The Senate Standing Committee on Finance and Revenue decided to call the representatives after the government could not satisfy the parliamentarians about the nationality of those who invested in the dollar-denominated Eurobonds. The government on Wednesday gave the briefing during an in-camera meeting but did not give any material information, said a senator while speaking on condition of anonymity.
In September last year, the government had issued a $500 million Eurobond with a maturity period of ten years in the international market at an interest rate of 8.25%. The government had paid 6.12% over and above the US treasury rate for ten-year bond - a cost that highlighted investors' sentiments about the health of the country's economy.
However, the government's decision to go ahead with the issue despite unfavourable circumstances fuelled speculations that some dignitaries had availed the opportunity.
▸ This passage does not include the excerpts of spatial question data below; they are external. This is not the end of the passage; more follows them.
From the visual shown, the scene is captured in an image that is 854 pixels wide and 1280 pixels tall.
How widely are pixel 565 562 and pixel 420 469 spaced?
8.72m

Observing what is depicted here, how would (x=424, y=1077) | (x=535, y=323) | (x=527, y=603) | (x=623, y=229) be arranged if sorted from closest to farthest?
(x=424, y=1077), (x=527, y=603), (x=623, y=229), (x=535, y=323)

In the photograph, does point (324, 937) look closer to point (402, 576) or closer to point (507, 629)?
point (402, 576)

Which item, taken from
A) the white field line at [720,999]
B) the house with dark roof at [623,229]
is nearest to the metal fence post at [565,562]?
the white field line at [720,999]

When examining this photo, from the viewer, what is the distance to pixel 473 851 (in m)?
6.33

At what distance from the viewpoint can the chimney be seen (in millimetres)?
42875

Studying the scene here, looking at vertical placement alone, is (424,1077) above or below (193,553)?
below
"We have information that some Pakistanis actually invested in the Eurobonds and the money flew from here," said Senator Saleem Mandviwalla, chairman of the standing committee after the meeting. He said that despite the information, Secretary Finance Dr Waqar Masood insisted that Pakistanis did not invest in the Eurobonds.
Mandviwalla said that in order to dig out the truth the committee decided to call the financial advisers that had been hired to carry out the transaction. He said the representatives of the Citibank, Deutsche Bank and Standard Chartered Bank were called to appear in the next meeting.
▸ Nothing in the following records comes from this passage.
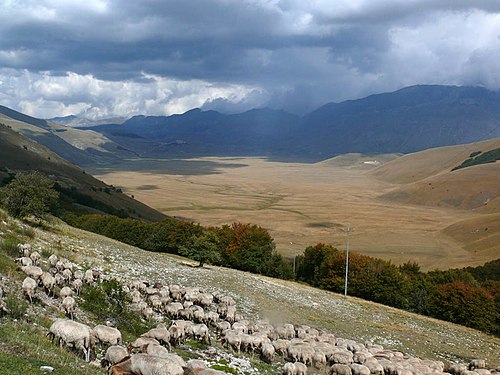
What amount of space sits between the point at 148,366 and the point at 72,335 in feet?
15.4

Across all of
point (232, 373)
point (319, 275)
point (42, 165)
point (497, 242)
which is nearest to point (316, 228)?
point (497, 242)

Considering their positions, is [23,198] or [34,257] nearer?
[34,257]

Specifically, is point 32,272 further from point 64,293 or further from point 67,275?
point 67,275

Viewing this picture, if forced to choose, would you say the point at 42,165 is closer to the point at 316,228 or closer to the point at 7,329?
the point at 316,228

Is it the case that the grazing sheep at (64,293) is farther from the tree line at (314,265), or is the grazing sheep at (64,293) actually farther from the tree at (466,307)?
the tree at (466,307)

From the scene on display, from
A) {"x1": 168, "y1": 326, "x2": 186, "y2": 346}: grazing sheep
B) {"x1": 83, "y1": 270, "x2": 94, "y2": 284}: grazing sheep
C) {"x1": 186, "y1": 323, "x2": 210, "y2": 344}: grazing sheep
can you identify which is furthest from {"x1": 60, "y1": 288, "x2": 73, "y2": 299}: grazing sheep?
{"x1": 186, "y1": 323, "x2": 210, "y2": 344}: grazing sheep

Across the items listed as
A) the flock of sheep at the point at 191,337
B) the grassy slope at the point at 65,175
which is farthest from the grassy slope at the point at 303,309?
the grassy slope at the point at 65,175

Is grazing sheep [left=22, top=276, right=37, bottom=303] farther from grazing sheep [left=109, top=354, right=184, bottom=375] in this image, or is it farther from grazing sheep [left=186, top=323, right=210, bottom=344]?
grazing sheep [left=109, top=354, right=184, bottom=375]

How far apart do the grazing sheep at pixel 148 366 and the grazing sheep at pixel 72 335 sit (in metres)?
2.92

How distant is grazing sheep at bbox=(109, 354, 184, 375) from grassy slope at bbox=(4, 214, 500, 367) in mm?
20226

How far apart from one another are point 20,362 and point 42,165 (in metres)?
187

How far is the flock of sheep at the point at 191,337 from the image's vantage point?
18188 mm

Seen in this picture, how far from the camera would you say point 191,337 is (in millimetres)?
25984

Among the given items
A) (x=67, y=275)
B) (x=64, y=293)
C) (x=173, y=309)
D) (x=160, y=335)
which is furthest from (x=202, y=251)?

The chairman said that the financial advisers had the account details of those who invested in the Eurobonds. The Citibank and Deutsche Bank were also financial advisers for the last two bond offers when Pakistan raised $3 billion.
Mandviwalla said that the finance secretary told the committee that three Pakistani banks including Bank Alfalah and United Bank Limited also invested in the Eurobonds. However, Masood said that the off-shore branches of these banks invested in the bonds and money did not go from Pakistan. Roughly 14% of the $500 million were invested by Pakistani banks.
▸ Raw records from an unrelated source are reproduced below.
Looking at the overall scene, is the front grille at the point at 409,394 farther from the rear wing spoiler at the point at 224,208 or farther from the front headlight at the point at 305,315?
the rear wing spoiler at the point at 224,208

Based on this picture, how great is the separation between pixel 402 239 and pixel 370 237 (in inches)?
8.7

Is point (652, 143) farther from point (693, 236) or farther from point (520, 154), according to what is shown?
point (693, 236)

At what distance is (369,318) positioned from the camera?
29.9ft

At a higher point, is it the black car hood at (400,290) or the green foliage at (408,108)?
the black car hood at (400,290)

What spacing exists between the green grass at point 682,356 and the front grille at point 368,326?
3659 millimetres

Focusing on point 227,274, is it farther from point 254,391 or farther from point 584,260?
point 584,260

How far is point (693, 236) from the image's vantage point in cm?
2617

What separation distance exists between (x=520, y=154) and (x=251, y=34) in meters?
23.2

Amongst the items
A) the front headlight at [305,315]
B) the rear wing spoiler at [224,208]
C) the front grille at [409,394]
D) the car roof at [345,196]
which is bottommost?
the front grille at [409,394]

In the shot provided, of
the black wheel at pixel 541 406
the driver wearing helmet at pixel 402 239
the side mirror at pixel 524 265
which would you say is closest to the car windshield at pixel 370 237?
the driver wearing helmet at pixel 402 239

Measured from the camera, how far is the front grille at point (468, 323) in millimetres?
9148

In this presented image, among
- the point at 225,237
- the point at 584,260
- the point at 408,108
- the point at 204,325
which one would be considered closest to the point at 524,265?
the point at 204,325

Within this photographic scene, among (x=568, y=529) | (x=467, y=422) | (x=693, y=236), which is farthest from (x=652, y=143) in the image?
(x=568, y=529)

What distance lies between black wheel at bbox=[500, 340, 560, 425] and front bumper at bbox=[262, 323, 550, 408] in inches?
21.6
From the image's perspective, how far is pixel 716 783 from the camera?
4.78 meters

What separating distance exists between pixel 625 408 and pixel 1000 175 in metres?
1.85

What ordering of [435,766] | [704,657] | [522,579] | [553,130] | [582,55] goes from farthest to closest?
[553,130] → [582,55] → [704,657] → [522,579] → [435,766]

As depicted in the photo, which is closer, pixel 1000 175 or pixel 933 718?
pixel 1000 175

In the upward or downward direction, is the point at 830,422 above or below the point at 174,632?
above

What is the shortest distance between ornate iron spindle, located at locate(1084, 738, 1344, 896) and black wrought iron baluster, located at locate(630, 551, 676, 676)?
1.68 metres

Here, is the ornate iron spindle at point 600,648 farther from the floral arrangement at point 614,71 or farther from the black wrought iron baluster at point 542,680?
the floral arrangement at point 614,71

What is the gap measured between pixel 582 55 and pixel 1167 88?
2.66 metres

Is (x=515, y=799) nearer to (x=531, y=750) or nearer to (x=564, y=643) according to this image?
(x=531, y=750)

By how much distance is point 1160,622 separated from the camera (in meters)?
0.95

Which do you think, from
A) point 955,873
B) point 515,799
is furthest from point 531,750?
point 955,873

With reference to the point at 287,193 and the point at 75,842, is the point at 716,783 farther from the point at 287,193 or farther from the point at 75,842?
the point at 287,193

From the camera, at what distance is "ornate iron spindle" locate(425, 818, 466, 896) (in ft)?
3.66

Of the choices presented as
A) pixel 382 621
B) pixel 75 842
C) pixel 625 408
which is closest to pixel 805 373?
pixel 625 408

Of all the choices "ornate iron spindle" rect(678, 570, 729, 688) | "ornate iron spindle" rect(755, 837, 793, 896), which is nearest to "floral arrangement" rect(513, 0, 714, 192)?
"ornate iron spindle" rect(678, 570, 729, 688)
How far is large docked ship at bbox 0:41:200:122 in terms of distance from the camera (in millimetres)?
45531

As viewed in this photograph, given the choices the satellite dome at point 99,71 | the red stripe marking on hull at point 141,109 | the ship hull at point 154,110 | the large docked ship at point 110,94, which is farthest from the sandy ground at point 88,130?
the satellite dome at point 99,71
Masood said that State Bank of Pakistan regulates the foreign currency regime and only the central bank can tell whether some Pakistanis invested in the Eurobonds. The SBP representative was not present in the in-camera meeting.
The finance secretary said that the official circular for the transaction barred locals from investing in the bonds.
The committee members also expressed reservations over the source of remittances, arguing that a significant portion of it was actually black money that was being routed through remittances back into Pakistan.